1 /*************************************************************************2 > File:main.cpp3 > Author:you siki4 > Mail: [email protected]5 > time:2016 December 23 Friday 15:14 18 seconds6  ************************************************************************/7 8#include <bits/stdc++.h>9 Ten //using namespace std; One  A Const intMAXN =2000005; -  - /*Automaton*/ the  - intLast =1; - intTail =2; - intFAIL[MAXN]; + intSTEP[MAXN]; - intFLAG[MAXN]; + intnext[maxn][ -]; A  atInlinevoidBuildautomaton (Char*s) - { -      while(*s) -     { -         intp =Last ; -         intt = tail++; in         intc = *s++-'a'; -  toFLAG[T] =true; +STEP[T] = Step[p] +1; -  the          while(P &&!)Next[p][c]) *Next[p][c] = t, p=Fail[p]; $ Panax Notoginseng         if(P) -         { the             intQ =Next[p][c]; +             if(Step[q] = = Step[p] +1) AFAIL[T] =Q; the             Else +             { -                 intK = tail++; $FAIL[K] =Fail[q]; $FAIL[Q] = fail[t] =K; -STEP[K] = Step[p] +1; -                  for(inti =0; I < -; ++i) theNext[k][i] =Next[q][i]; -                  while(P && next[p][c] = =q)WuyiNext[p][c] = k, p =Fail[p]; the             } -         } Wu         Else -FAIL[T] =1; AboutLast =T; $     } - } -  - intQUE[MAXN]; A intCNT[MAXN]; + intANS[MAXN]; the  -InlineintSolveandprintanswer (Char*s) $ { the     intHD =0, TL =0, n =strlen (s); the  the      for(inti =1; i < tail; ++i) the++Cnt[fail[i]]; -  in      for(inti =1; i < tail; ++i) the         if(!cnt[i]) que[tl++] =i; the  About      while(HD! =TL) the     { the         intt = que[hd++]; theFLAG[FAIL[T]] + =Flag[t]; +         if(--cnt[fail[t]] = =0) -que[tl++] =Fail[t]; the     }Bayi  the      for(inti =1; i < tail; ++i) the         if(Ans[step[i]) <Flag[i]) -Ans[step[i]] =Flag[i]; -  the      for(inti = n; I --i) the         if(Ans[i] < Ans[i +1]) theAns[i] = ans[i +1]; the  -      for(inti =1; I <= N; ++i) theprintf"%d\n", Ans[i]); the } the 94 /*MAIN FUNC*/ the  the CharSTR[MAXN]; the 98Signed Main (void)  About { -scanf"%s", str);101 Buildautomaton (str);102 solveandprintanswer (str);103}

@Author: Yousiki

Hihocoder suffix Automaton three • Repeat Melody 6

Contact Us

The content source of this page is from Internet, which doesn't represent Alibaba Cloud's opinion; products and services mentioned on that page don't have any relationship with Alibaba Cloud. If the content of the page makes you feel confusing, please write us an email, we will handle the problem within 5 days after receiving your email.

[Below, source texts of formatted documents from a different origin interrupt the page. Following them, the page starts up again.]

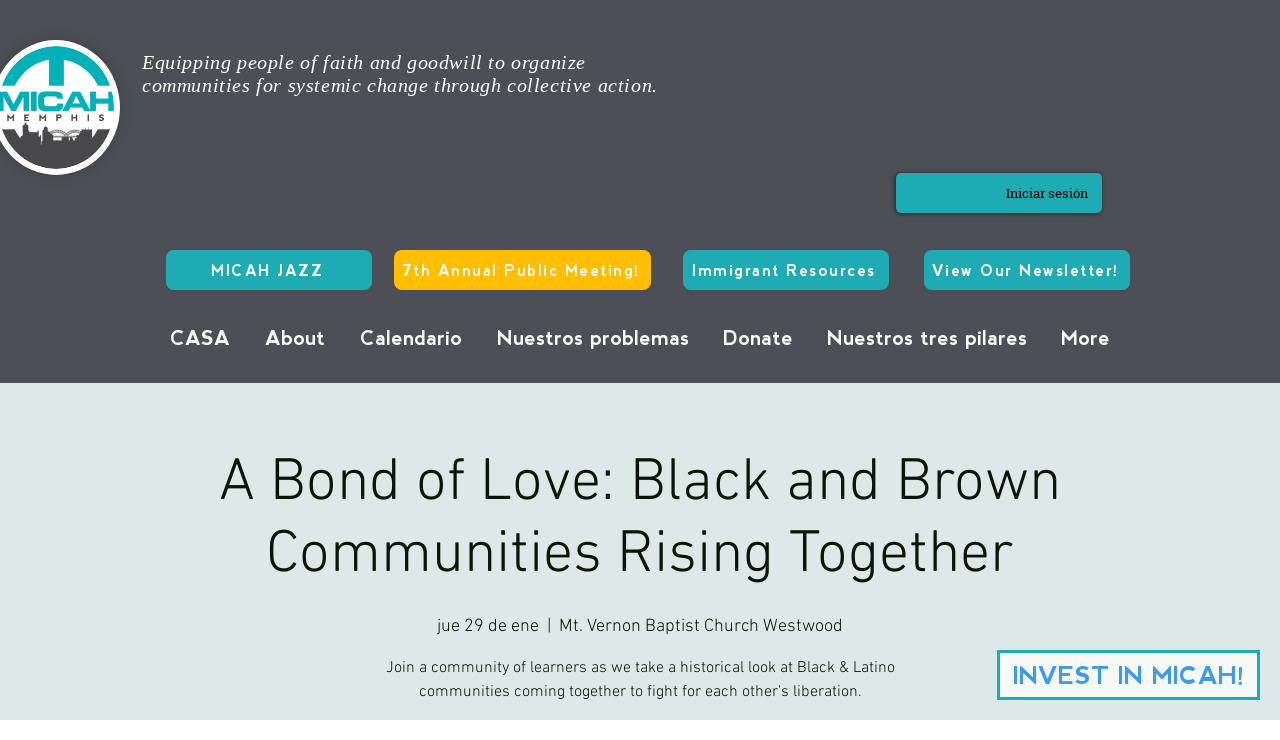

--- FILE ---
content_type: application/javascript
request_url: https://static.parastorage.com/services/events-viewer/1.4065.0/client-viewer/SideBySide.chunk.min.js
body_size: 1577
content:
"use strict";(("undefined"!=typeof self?self:this).webpackJsonp__wix_events_viewer=("undefined"!=typeof self?self:this).webpackJsonp__wix_events_viewer||[]).push([[932],{3610(e,t,a){a.d(t,{UI:()=>l,vM:()=>n});const n=(e,t)=>{try{const a=t||document;return a.querySelector(e)?a.querySelector(e).getBoundingClientRect().width:0}catch(e){return 0}},l=(e,t)=>{try{const a=t||document;return a.querySelector(e)?a.querySelector(e).getBoundingClientRect().height:0}catch(e){return 0}}},29256(e,t,a){a.d(t,{g:()=>g});var n=a(43917),l=a(55530),s=a.n(l),c=a(60751),r=a.n(c),i=a(35994),o=a(58537),m=a(8609);const d="LQpUqV",v="v2vbgt",u="xtenVZ",E="yL_0IY",f="wu0Sg9",g=e=>{let{event:t,dateClassName:a,locationClassName:l}=e;const{shortStartDate:c}=(0,i.Gl)((0,n._s)(t)),{allBreakpoints:{isListDateVisible:g,isListLocationVisible:N}}=(0,o.m)();return r().createElement("div",{className:s()(d,m.A.textLineHeight,f),"data-hook":"ev-short-date-location"},g()?r().createElement("div",{className:s()(v,a),"data-hook":"short-date"},c):null,r().createElement("div",{className:s()(E,a)}),N()?r().createElement("div",{className:s()(u,l),"data-hook":"short-location"},(0,n.Wh)(t)):null)}},52536(e,t,a){a.d(t,{A:()=>s});var n=a(60751);const l=({size:e,...t})=>n.createElement("svg",{viewBox:"0 0 20 20",fill:"currentColor",width:e||"20",height:e||"20",...t},n.createElement("path",{fillRule:"evenodd",d:"M9.5,3 C13.084,3 16,5.916 16,9.5 C16,13.084 13.084,16 9.5,16 C5.916,16 3,13.084 3,9.5 C3,5.916 5.916,3 9.5,3 Z M9.5,4 C6.467,4 4,6.467 4,9.5 C4,12.533 6.467,15 9.5,15 C12.533,15 15,12.533 15,9.5 C15,6.467 12.533,4 9.5,4 Z M10,6 L10,9 L13,9 L13,10 L9,10 L9,6 L10,6 Z"}));l.displayName="ClockSmall";var s=l},52757(e,t,a){a.r(t),a.d(t,{default:()=>Ze});var n=a(51997),l=a(7424),s=a(60751),c=a.n(s),r=a(88919),i=a(83450),o=a(97100),m=a(24125),d=a(43917),v=a(40994),u=a(34942),E=a(55530),f=a.n(E),g=a(30404),N=a(96925),h=a(58537),L=a(32655),C=a(91621),p=a(72672),w=a(37282),y=a(71751),I=a(37609),k=a(62514),A=a(19820),b=a(46835),S=a(45361),M=a(3234),_=a(29256),B=a(85326);const Z="o3jfN8",x="TCuD7A",J="fujdbu",P="gwHEXz",R="Ig3Yp1",D="IrLmGZ",H="bTSoN7",q="ki9zJo",V="f_PoHs",O="U6CC9o",Y="wGNiOY",F="aFYf7x",G="Amwsvi",Q="FnyPHu",T="mVBYGm",X="ZWOmyj",z="XSGAA5",K="PLst2a",j="l4EdPV",U="RMbNqW",W="YrZPqi",$="c6CxsP",ee="kaj0cc",te={scrollContainer:{},content:{}},ae=e=>{let{event:t,evenItem:a}=e;const{t:l}=(0,v.B)(),{isRTL:E}=(0,u.v)(),{get:ae}=(0,n.I)(),{effectPreviewActive:ne,imageHoverEffect:le}=(0,N.y)(),se=(0,s.useMemo)(()=>(e=>e===m.nz.ZOOM_IN?J:null)(le),[le]),ce=(0,i.LJ)(e=>(0,C.EK)(e,t)),re=(0,i.LJ)(g.uy),ie=(0,i.LJ)(e=>(0,C.Zk)(e,t)),oe=(0,L.Q4)(t),me=ae(r.default.listItemLeftPadding),de=ae(r.default.listItemRightPadding),ve=(0,s.useRef)(null),[ue,Ee]=(0,s.useState)(te),{allBreakpoints:{isListCountdownEnabled:fe,isListShortDateLocationVisible:ge,isListFullDateLocationVisible:Ne,isListDescriptionEnabled:he,isEventBadgeOnImage:Le,isEventBadgeInEventInfo:Ce}}=(0,h.m)(),pe=(0,i.LJ)(e=>(0,o.i)(e,t));return c().createElement("div",{className:f()(Z,a?P:R,{[x]:ne}),onMouseOver:()=>{const e=ve.current.getBoundingClientRect().width;Ee({scrollContainer:{overflow:"auto"},content:{width:e-(E?me:de),padding:0,paddingInlineStart:E?de:me}})},onMouseOut:()=>Ee(te)},c().createElement("div",{className:D},c().createElement(I.s,{opacityFallback:!0,backgroundFallback:!0,event:t,className:f()(H,se)}),Le(null==pe?void 0:pe.type)&&c().createElement(y.A,{onImage:!0,event:t})),c().createElement("div",{className:q},c().createElement("div",{className:f()(V,O)},Ce(null==pe?void 0:pe.type)&&c().createElement(y.A,{event:t,className:f()(W,{[G]:ie||oe})}),ie&&c().createElement(S.f,{event:t,className:f()(F,{[G]:!oe})}),fe()&&oe&&c().createElement("div",{className:Y},c().createElement(w.G,{event:t})),c().createElement("div",{className:Q,ref:ve,style:ue.scrollContainer},c().createElement("div",{className:$,style:ue.content},c().createElement("div",{className:T},c().createElement(A.F,{allowExternal:!0,event:t,dataHook:"title"},(0,d.PZ)(t))),ge()&&c().createElement("div",{className:X},c().createElement(_.g,{event:t,dateClassName:p.A.eventDate,locationClassName:p.A.eventLocation})),Ne()&&c().createElement("div",{className:z},c().createElement(k.D,{event:t,dateClassName:p.A.eventDate,locationClassName:p.A.eventLocation})),!!(0,d.$X)(t)&&he()&&c().createElement("div",{className:K},(0,d.$X)(t)),ce&&c().createElement("div",{className:j},c().createElement(b.O,{event:t})),re&&c().createElement(B.X,{event:t,t:l,className:U})))),c().createElement("div",{className:ee},c().createElement(M.K,{event:t}))))},ne="bfA9wx",le="dqBs8e",se=()=>{const[e]=(0,i.LJ)(o.kQ);return c().createElement("div",{className:ne},c().createElement("div",{className:le},c().createElement(ae,{event:e,evenItem:!1})))};var ce=a(81743),re=a(3610),ie=a(71421),oe=a(38531),me=a(8408),de=a(72055),ve=a(82510),ue=a(98804),Ee=a(58196);const fe="zZKy0l",ge="u6txZp",Ne="Y_6_BM",he="teYQ6n",Le="Qpvgmv",Ce="JGf5pf",pe="tBuzQl",we="xuq9A5",ye="Va5Kd6",Ie="mN6Rs9";var ke=a(89929),Ae=a.n(ke);const be=1200,Se=1500,Me=1800;class _e{constructor(){Ae()(this,"itemsHeightClass",e=>{if(e){if(e<=be)return pe;if(e<=Se)return we;if(e<=Me)return ye}return Ie})}}const Be=()=>{const{events:e,hasMore:t,moreLoading:a,pageLimit:n}=(0,ie.X)(),l=new _e,r=(0,i.LJ)(oe.X3),o=e.length,m=t||a,d=(0,i.oi)(),v=(0,i.LJ)(e=>d.dimensions.width||(0,re.vM)(`#${e.component.id}`));return(0,s.useEffect)(()=>{(0,me.r)({eventsCount:o,pageLimit:n,hasMore:t,compId:r})},[o]),c().createElement("div",{className:f()(fe,he)},c().createElement(Ee.S,null),c().createElement(de.r,null),e.length?c().createElement("div",{className:Ne},c().createElement("ul",{"data-hook":ce.KQ,className:ge},e.map((e,t)=>c().createElement("li",{key:e.id,className:f()(Le,l.itemsHeightClass(v),Ce),"data-hook":ce.p3},c().createElement(ae,{event:e,evenItem:!!(t%2)})))),m&&c().createElement(ue.s,{hasMore:t,moreLoading:a})):c().createElement(ve.S,null))},Ze=()=>{const{get:e}=(0,n.I)();return e(r.default.widgetType)===l.a3.FEATURED?c().createElement(se,null):c().createElement(Be,null)}},66696(e,t,a){a.d(t,{C:()=>l});var n=a(60751);const l=(e,t)=>{const a=(0,n.useRef)(!1);(0,n.useEffect)(()=>{if(a.current)return e();a.current=!0},t)}},96925(e,t,a){a.d(t,{y:()=>i});var n=a(51997),l=a(66696),s=a(34942),c=a(60751),r=a(88919);const i=()=>{const{isEditor:e}=(0,s.v)(),[t,a]=(0,c.useState)(!1),{get:i}=(0,n.I)(),o=i(r.default.listImageHoverEffect);return(0,l.C)(()=>{if(!e)return;a(!0);const t=setTimeout(()=>{a(!1)},1e3);return()=>{a(!1),clearTimeout(t)}},[o]),{effectPreviewActive:t,imageHoverEffect:o}}}}]);
//# sourceMappingURL=SideBySide.chunk.min.js.map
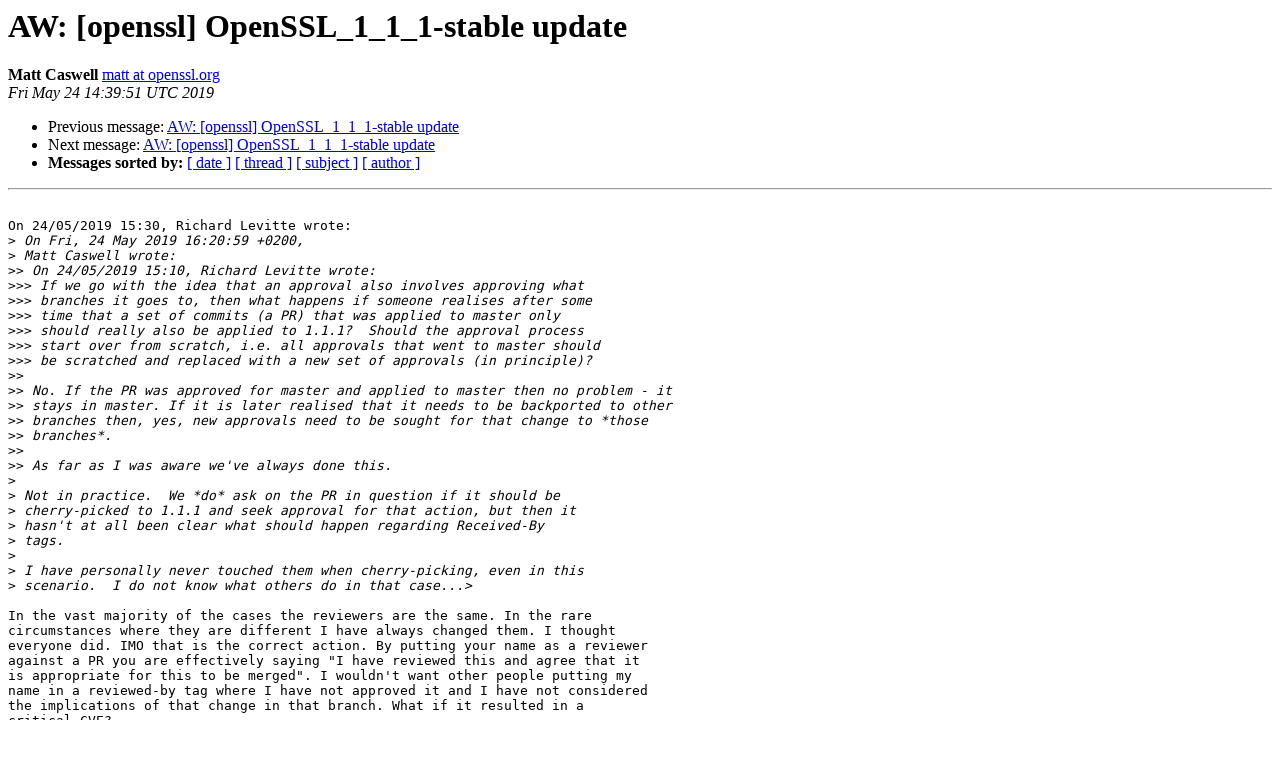

--- FILE ---
content_type: text/html; charset=utf-8
request_url: https://mta.openssl.org/pipermail/openssl-project/2019-May/001360.html
body_size: 1540
content:
<!DOCTYPE HTML PUBLIC "-//W3C//DTD HTML 4.01 Transitional//EN">
<HTML>
 <HEAD>
   <TITLE> AW: [openssl] OpenSSL_1_1_1-stable update
   </TITLE>
   <LINK REL="Index" HREF="https://mta.openssl.org/pipermail/openssl-project/2019-May/index.html" >
   <LINK REL="made" HREF="mailto:openssl-project%40openssl.org?Subject=Re%3A%20AW%3A%20%5Bopenssl%5D%20OpenSSL_1_1_1-stable%20update&In-Reply-To=%3C51db9d5f-0733-56ea-13c1-891683562585%40openssl.org%3E">
   <META NAME="robots" CONTENT="index,nofollow">
   <style type="text/css">
       pre {
           white-space: pre-wrap;       /* css-2.1, curent FF, Opera, Safari */
           }
   </style>
   <META http-equiv="Content-Type" content="text/html; charset=us-ascii">
   <LINK REL="Previous"  HREF="001359.html">
   <LINK REL="Next"  HREF="001361.html">
 </HEAD>
 <BODY BGCOLOR="#ffffff">
   <H1>AW: [openssl] OpenSSL_1_1_1-stable update</H1>
    <B>Matt Caswell</B> 
    <A HREF="mailto:openssl-project%40openssl.org?Subject=Re%3A%20AW%3A%20%5Bopenssl%5D%20OpenSSL_1_1_1-stable%20update&In-Reply-To=%3C51db9d5f-0733-56ea-13c1-891683562585%40openssl.org%3E"
       TITLE="AW: [openssl] OpenSSL_1_1_1-stable update">matt at openssl.org
       </A><BR>
    <I>Fri May 24 14:39:51 UTC 2019</I>
    <P><UL>
        <LI>Previous message: <A HREF="001359.html">AW: [openssl] OpenSSL_1_1_1-stable update
</A></li>
        <LI>Next message: <A HREF="001361.html">AW: [openssl] OpenSSL_1_1_1-stable update
</A></li>
         <LI> <B>Messages sorted by:</B> 
              <a href="date.html#1360">[ date ]</a>
              <a href="thread.html#1360">[ thread ]</a>
              <a href="subject.html#1360">[ subject ]</a>
              <a href="author.html#1360">[ author ]</a>
         </LI>
       </UL>
    <HR>  
<!--beginarticle-->
<PRE>

On 24/05/2019 15:30, Richard Levitte wrote:
&gt;<i> On Fri, 24 May 2019 16:20:59 +0200,
</I>&gt;<i> Matt Caswell wrote:
</I>&gt;&gt;<i> On 24/05/2019 15:10, Richard Levitte wrote:
</I>&gt;&gt;&gt;<i> If we go with the idea that an approval also involves approving what
</I>&gt;&gt;&gt;<i> branches it goes to, then what happens if someone realises after some
</I>&gt;&gt;&gt;<i> time that a set of commits (a PR) that was applied to master only
</I>&gt;&gt;&gt;<i> should really also be applied to 1.1.1?  Should the approval process
</I>&gt;&gt;&gt;<i> start over from scratch, i.e. all approvals that went to master should
</I>&gt;&gt;&gt;<i> be scratched and replaced with a new set of approvals (in principle)?
</I>&gt;&gt;<i>
</I>&gt;&gt;<i> No. If the PR was approved for master and applied to master then no problem - it
</I>&gt;&gt;<i> stays in master. If it is later realised that it needs to be backported to other
</I>&gt;&gt;<i> branches then, yes, new approvals need to be sought for that change to *those
</I>&gt;&gt;<i> branches*.
</I>&gt;&gt;<i>
</I>&gt;&gt;<i> As far as I was aware we've always done this.
</I>&gt;<i> 
</I>&gt;<i> Not in practice.  We *do* ask on the PR in question if it should be
</I>&gt;<i> cherry-picked to 1.1.1 and seek approval for that action, but then it
</I>&gt;<i> hasn't at all been clear what should happen regarding Received-By
</I>&gt;<i> tags.
</I>&gt;<i> 
</I>&gt;<i> I have personally never touched them when cherry-picking, even in this
</I>&gt;<i> scenario.  I do not know what others do in that case...&gt;
</I>
In the vast majority of the cases the reviewers are the same. In the rare
circumstances where they are different I have always changed them. I thought
everyone did. IMO that is the correct action. By putting your name as a reviewer
against a PR you are effectively saying &quot;I have reviewed this and agree that it
is appropriate for this to be merged&quot;. I wouldn't want other people putting my
name in a reviewed-by tag where I have not approved it and I have not considered
the implications of that change in that branch. What if it resulted in a
critical CVE?

Matt
</PRE>





<!--endarticle-->
    <HR>
    <P><UL>
        <!--threads-->
	<LI>Previous message: <A HREF="001359.html">AW: [openssl] OpenSSL_1_1_1-stable update
</A></li>
	<LI>Next message: <A HREF="001361.html">AW: [openssl] OpenSSL_1_1_1-stable update
</A></li>
         <LI> <B>Messages sorted by:</B> 
              <a href="date.html#1360">[ date ]</a>
              <a href="thread.html#1360">[ thread ]</a>
              <a href="subject.html#1360">[ subject ]</a>
              <a href="author.html#1360">[ author ]</a>
         </LI>
       </UL>

<hr>
<a href="../../../mailman/listinfo/openssl-project.html">More information about the openssl-project
mailing list</a><br>
</body></html>
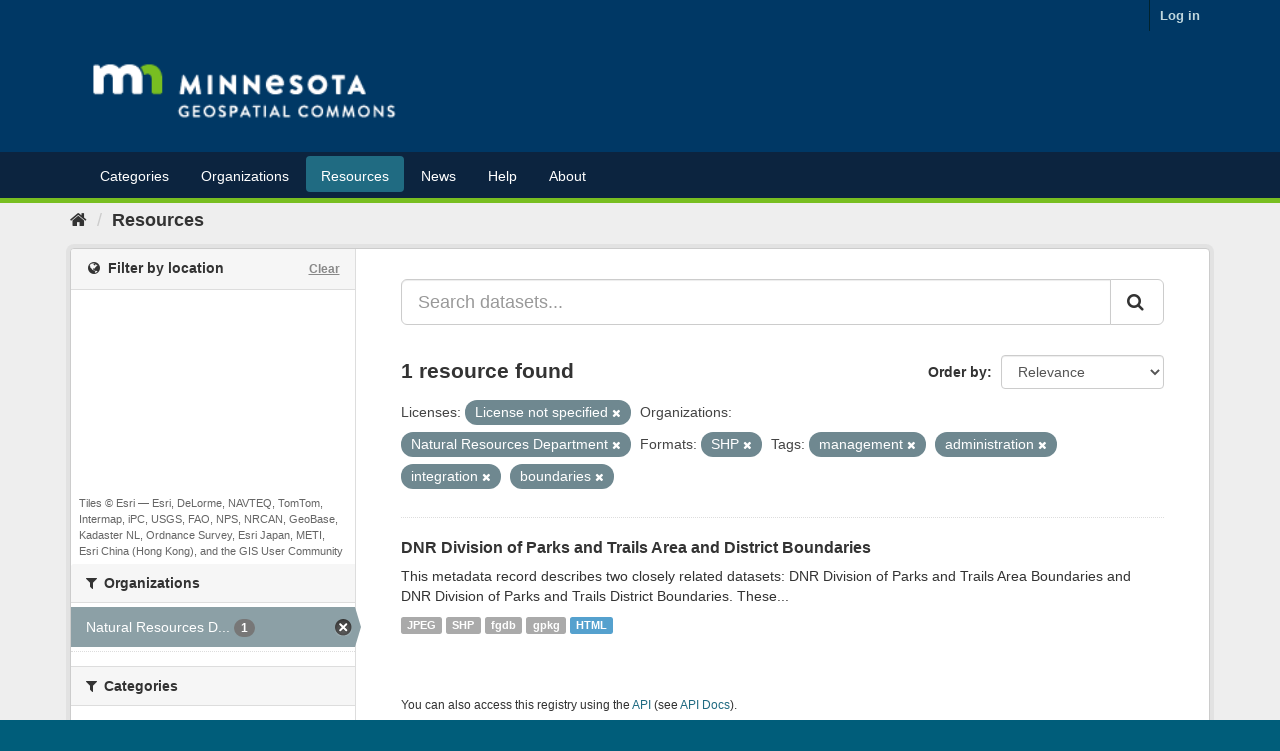

--- FILE ---
content_type: text/plain; charset=UTF-8
request_url: https://gisdata.mn.gov/c99a4269-161c-4242-a3f0-28d44fa6ce24?
body_size: 111
content:
{"ssresp":"2","jsrecvd":"true","__uzmaj":"1e4a7934-7b7b-4056-b61d-964e222ef8da","__uzmbj":"1763226669","__uzmcj":"689591051166","__uzmdj":"1763226669","jsbd2":"53af69f0-bpq1-d24b-52ee-1fd216201944"}

--- FILE ---
content_type: text/plain; charset=UTF-8
request_url: https://gisdata.mn.gov/c99a4269-161c-4242-a3f0-28d44fa6ce24?
body_size: 221
content:
{"ssresp":"2","jsrecvd":"true","__uzmaj":"6fe7d0a5-a06e-433d-8a1d-683a0340e4e7","__uzmbj":"1763226669","__uzmcj":"788761016357","__uzmdj":"1763226669","__uzmlj":"B4rw1iPzeRYdlupAatT4umTJGtgtB9hoqDRsHMZ+hXw=","__uzmfj":"7f90006fe7d0a5-a06e-433d-8a1d-683a0340e4e71-17632266693740-0012c015947074c201d10","uzmxj":"7f9000cebeb81b-f76b-4745-876d-dbcc8e0988a81-17632266693740-d65c85b1d35c170310","dync":"uzmx","jsbd2":"6110863c-bpq1-d24b-4d96-26901ea71038","mc":{},"mct":""}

If you find any instances of plagiarism from the community, please send an email to: info-contact@alibabacloud.com and provide relevant evidence. A staff member will contact you within 5 working days.

A Free Trial That Lets You Build Big!

Start building with 50+ products and up to 12 months usage for Elastic Compute Service

  • Sales Support

    1 on 1 presale consultation

  • After-Sales Support

    24/7 Technical Support 6 Free Tickets per Quarter Faster Response

  • Alibaba Cloud offers highly flexible support services tailored to meet your exact needs.